Thureige ne répondit pas. Le nez dans son assiette, les lèvres lustrées de vinaigrette, il donnait l’impression d’être d’accord avec ces arguments — et surtout de déjà les connaître.
Stéphane se prit un coup de sang, il détestait tourner autour du pot :
— Monsieur le juge, pourquoi m’avez-vous invité ici ? Je reviens de vacances et je n’ai rien à vous dire de plus que ce que j’ai déjà écrit dans mes conclusions…
— Je voulais m’assurer que vous étiez solide.
— Dans quel sens ?
— Lors du procès, je vais vous citer à comparaître.
— Il n’y a pas de problème, je…
— La partie sera rude, croyez-moi.
— Avec le dossier qu’on a ?
Thureige fouina parmi les derniers coquillages comme une mouette affamée à marée basse.
— Sobieski a changé d’avocat.
— Grand bien lui fasse.
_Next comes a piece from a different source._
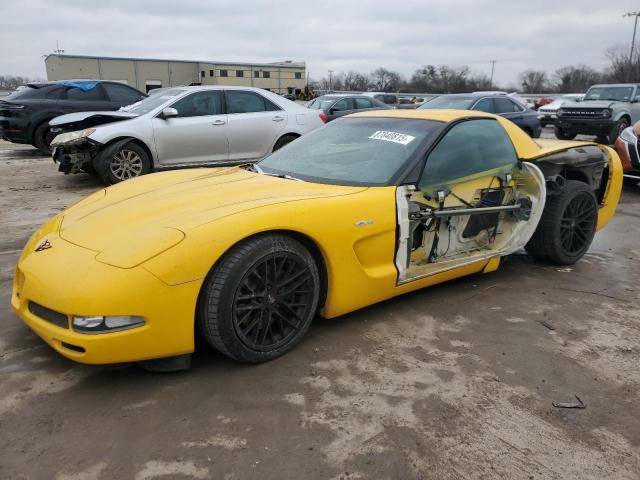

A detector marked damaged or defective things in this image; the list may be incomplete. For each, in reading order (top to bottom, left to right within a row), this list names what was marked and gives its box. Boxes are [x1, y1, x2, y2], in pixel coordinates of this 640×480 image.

white damaged car [48, 86, 324, 184]
damaged yellow corvette [8, 111, 620, 368]
missing driver door [398, 119, 544, 284]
Quelle que soit sa défense, il est cuit.
— Il a pris Claudia Muller.
— Jamais entendu parler.
— Ça m’étonne. C’est la meilleure pénaliste de Paris.
— Et alors ?
Le juge trouva une dernière huître qui avait échappé à sa razzia. Il considéra avec concupiscence le mollard juteux qui s’étalait sur la nacre comme s’il y avait découvert une perle.
— Et alors ? répéta-t-il avant de siffler la chair couleur d’acier en un nouveau bruit de soupe. Cette salope va nous crucifier.
TROISIÈME PARTIE
63
Une année passa. Marquée par deux victoires.
La première fut l’armistice négocié avec Émiliya. Barbie n’avait mis que trois mois pour revenir avec un butin solide. Une séance très spéciale à base d’aiguilles et de langue perforée au club L’Évident ; une plaie ouverte au flanc, avec intestins à vif, exhibée non pas aux urgences d’un quelconque hôpital mais dans les sous-sols d’une morgue abandonnée sur la frontière belge, avec public d’initiés en prime. Du lourd.